Out of the Way! (Georgian: ხაბარდა!, Russian: Здесь падают камни), also known as Khabarda, is a 1931 silent Georgian Soviet comedy film directed by Mikheil Chiaureli.Set in Tbilisi, the film tells a satirical, and at times absurdist, narrative about clashes between the Soviet Komsomol workers and the city's petit bourgeois. The film is extant.

== Plot ==
Local communist organizations in Tblisi decide to renovate the city's crumbling old town to build new houses for workers. When they move to tear down a church on the city's outskirts, religious leaders and defenders of historical monuments attempt to mobilize against them.

== Cast ==

- Sergey Zavriev as Diomede
- P. Chkonia as Luarsabi
- Sh.

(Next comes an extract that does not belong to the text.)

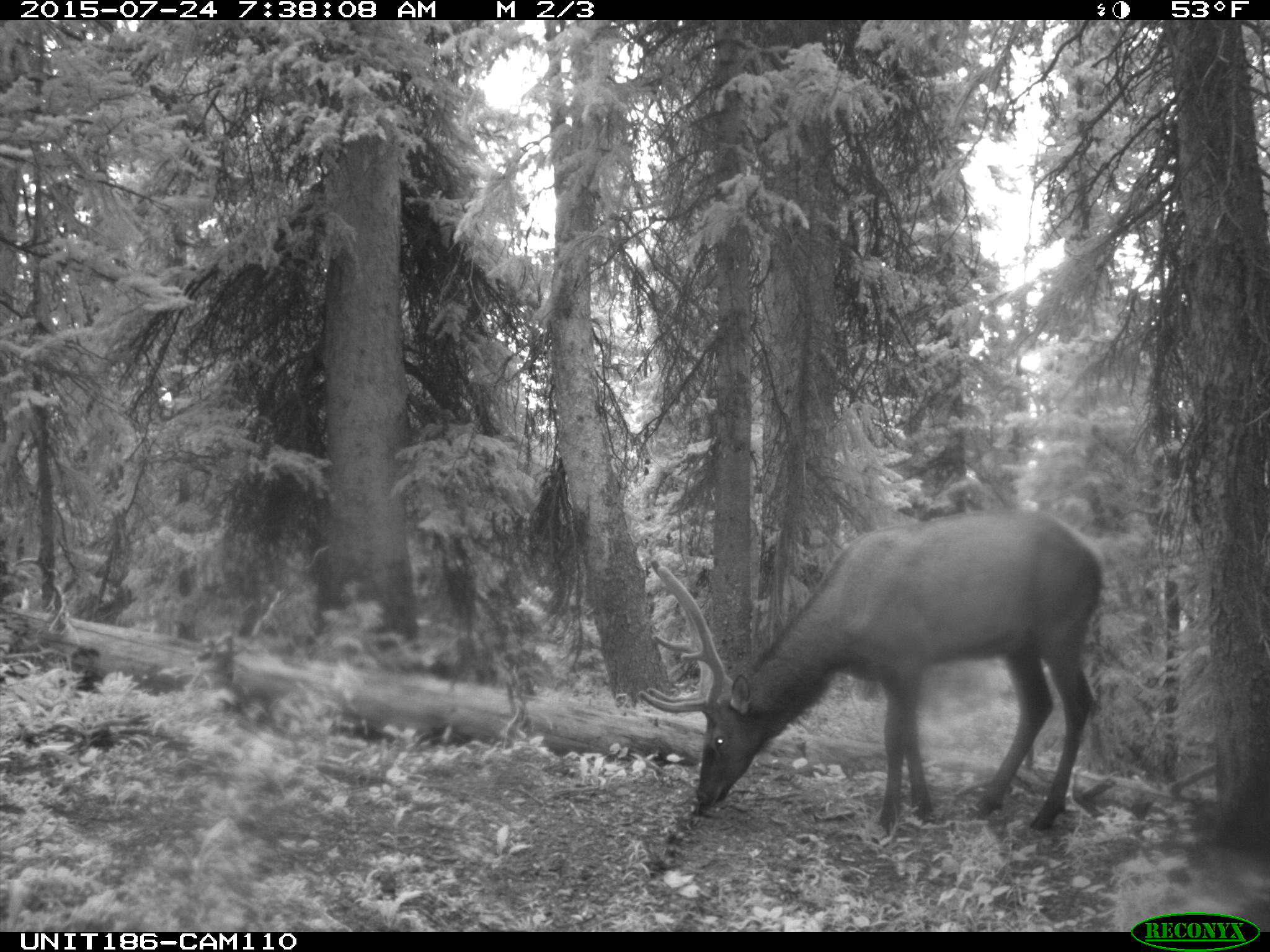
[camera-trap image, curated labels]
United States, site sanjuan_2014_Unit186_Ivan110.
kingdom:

Asatiani as Worker
- Siko Vachnadze as Technician
- Nikoloz Gotsiridze as Poet
- Mikheil Gelovani (uncredited)
- Valerian Gunia (uncredited)
- Viktor Gamkrelidze (uncredited)
- Zaal Terishvili (uncredited)
- Shalva Khuskivadze (uncredited)

== Production ==
The screenplay for Out of the Way! was written in collaboration with prominent Soviet constructivist writer Sergei Tretyakov, one of the founders of the LEF. Devised as a literary scenario in six parts, it is one of the writer's few screenplays, along with Salt for Svanetia and Eliso.

== Reception ==
The film was criticized on its release for perceived insensitivity to Georgian culture.

Georgian director Georgiy Daneliya stated that he particularly admired the film.